* [CONSIGNE DONNÉE A] Selon l'extrait de page, pourquoi le Canadien a-t-il rappelé Lemieux peu avant la fin du calendrier régulier ?

* [EXTRAIT DE PAGE]
--------------------

C’est Lemieux, alors un joueur recrue, qui a marqué les buts les plus importants du CH ce printemps-là. Avec Patrick Roy, il a été le héros de cette formidable odyssée. Homme à la fois attachant et controversé, Lemieux avait le sens du spectacle sur la patinoire. Et il est vite devenu très habile à remplir le calepin de notes d’un journaliste. « Pepe » avait des histoires sensationnelles à raconter après ses exploits.

Lemieux se morfondait chez les Canadiens de Sherbrooke, de la Ligue américaine, lorsque le Canadien l’a rappelé peu avant la fin du calendrier régulier, en raison d’une blessure de Mario Tremblay.

Voici comment Richard, avec son côté mordant, raconte l’évènement : « Le lendemain matin, très tôt, le téléphone sonne enfin chez le jeune Lemieux. C‘est un coup de fil qui vient “d’en haut” (pas du Ciel, mais bien de la direction du Canadien, quoique certains diront que c’est un peu la même chose). »

Publié aux Éditions de l’Homme, le livre de Richard raconte un bel épisode de l’histoire du Canadien. Et il redonnera confiance aux fans de l’équipe en ce début de camp d’entraînement. Les équipes surprises gagnent parfois la Coupe.

--------------------

* [Extraits d'un jeu de données spatiales]
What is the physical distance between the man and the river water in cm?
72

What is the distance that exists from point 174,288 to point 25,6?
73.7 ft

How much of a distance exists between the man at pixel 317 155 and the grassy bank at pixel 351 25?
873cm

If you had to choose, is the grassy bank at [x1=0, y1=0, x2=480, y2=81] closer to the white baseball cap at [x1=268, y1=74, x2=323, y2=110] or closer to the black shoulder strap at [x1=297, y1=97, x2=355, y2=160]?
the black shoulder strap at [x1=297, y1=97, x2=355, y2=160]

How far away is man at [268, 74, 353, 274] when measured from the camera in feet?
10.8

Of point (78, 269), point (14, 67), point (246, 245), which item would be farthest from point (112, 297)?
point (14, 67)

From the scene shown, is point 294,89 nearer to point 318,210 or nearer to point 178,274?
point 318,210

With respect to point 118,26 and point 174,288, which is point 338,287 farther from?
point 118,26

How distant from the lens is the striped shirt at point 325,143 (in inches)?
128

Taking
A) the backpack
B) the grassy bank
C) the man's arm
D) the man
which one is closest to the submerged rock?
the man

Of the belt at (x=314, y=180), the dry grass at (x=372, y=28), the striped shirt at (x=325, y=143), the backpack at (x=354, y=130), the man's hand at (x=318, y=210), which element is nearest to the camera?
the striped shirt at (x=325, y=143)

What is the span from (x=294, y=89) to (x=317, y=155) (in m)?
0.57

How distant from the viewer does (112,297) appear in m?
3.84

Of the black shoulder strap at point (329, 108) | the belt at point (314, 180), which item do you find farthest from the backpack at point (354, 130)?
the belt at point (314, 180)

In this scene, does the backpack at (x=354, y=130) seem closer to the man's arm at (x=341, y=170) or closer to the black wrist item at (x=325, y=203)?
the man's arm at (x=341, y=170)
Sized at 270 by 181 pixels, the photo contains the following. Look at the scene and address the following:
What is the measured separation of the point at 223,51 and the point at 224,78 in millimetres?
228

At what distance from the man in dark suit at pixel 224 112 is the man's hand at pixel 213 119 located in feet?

--------------------

* [CONSIGNE DONNÉE B] Dans les enregistrements, reprenez les lignes à partir de celle qui contient « From the scene » jusqu'à la fin, en remplaçant « backpack » par « rucksack » sans rien modifier d'autre.

* [RÉPONSE A] En raison d'une blessure de Mario Tremblay.

* [RÉPONSE B]
From the scene shown, is point 294,89 nearer to point 318,210 or nearer to point 178,274?
point 318,210

With respect to point 118,26 and point 174,288, which is point 338,287 farther from?
point 118,26

How distant from the lens is the striped shirt at point 325,143 (in inches)?
128

Taking
A) the rucksack
B) the grassy bank
C) the man's arm
D) the man
which one is closest to the submerged rock?
the man

Of the belt at (x=314, y=180), the dry grass at (x=372, y=28), the striped shirt at (x=325, y=143), the rucksack at (x=354, y=130), the man's hand at (x=318, y=210), which element is nearest to the camera?
the striped shirt at (x=325, y=143)

What is the span from (x=294, y=89) to (x=317, y=155) (in m)?
0.57

How distant from the viewer does (112,297) appear in m?
3.84

Of the black shoulder strap at point (329, 108) | the belt at point (314, 180), which item do you find farthest from the rucksack at point (354, 130)?
the belt at point (314, 180)

In this scene, does the rucksack at (x=354, y=130) seem closer to the man's arm at (x=341, y=170) or closer to the black wrist item at (x=325, y=203)?
the man's arm at (x=341, y=170)
Sized at 270 by 181 pixels, the photo contains the following. Look at the scene and address the following:
What is the measured separation of the point at 223,51 and the point at 224,78 in millimetres?
228

At what distance from the man in dark suit at pixel 224 112 is the man's hand at pixel 213 119 located in feet?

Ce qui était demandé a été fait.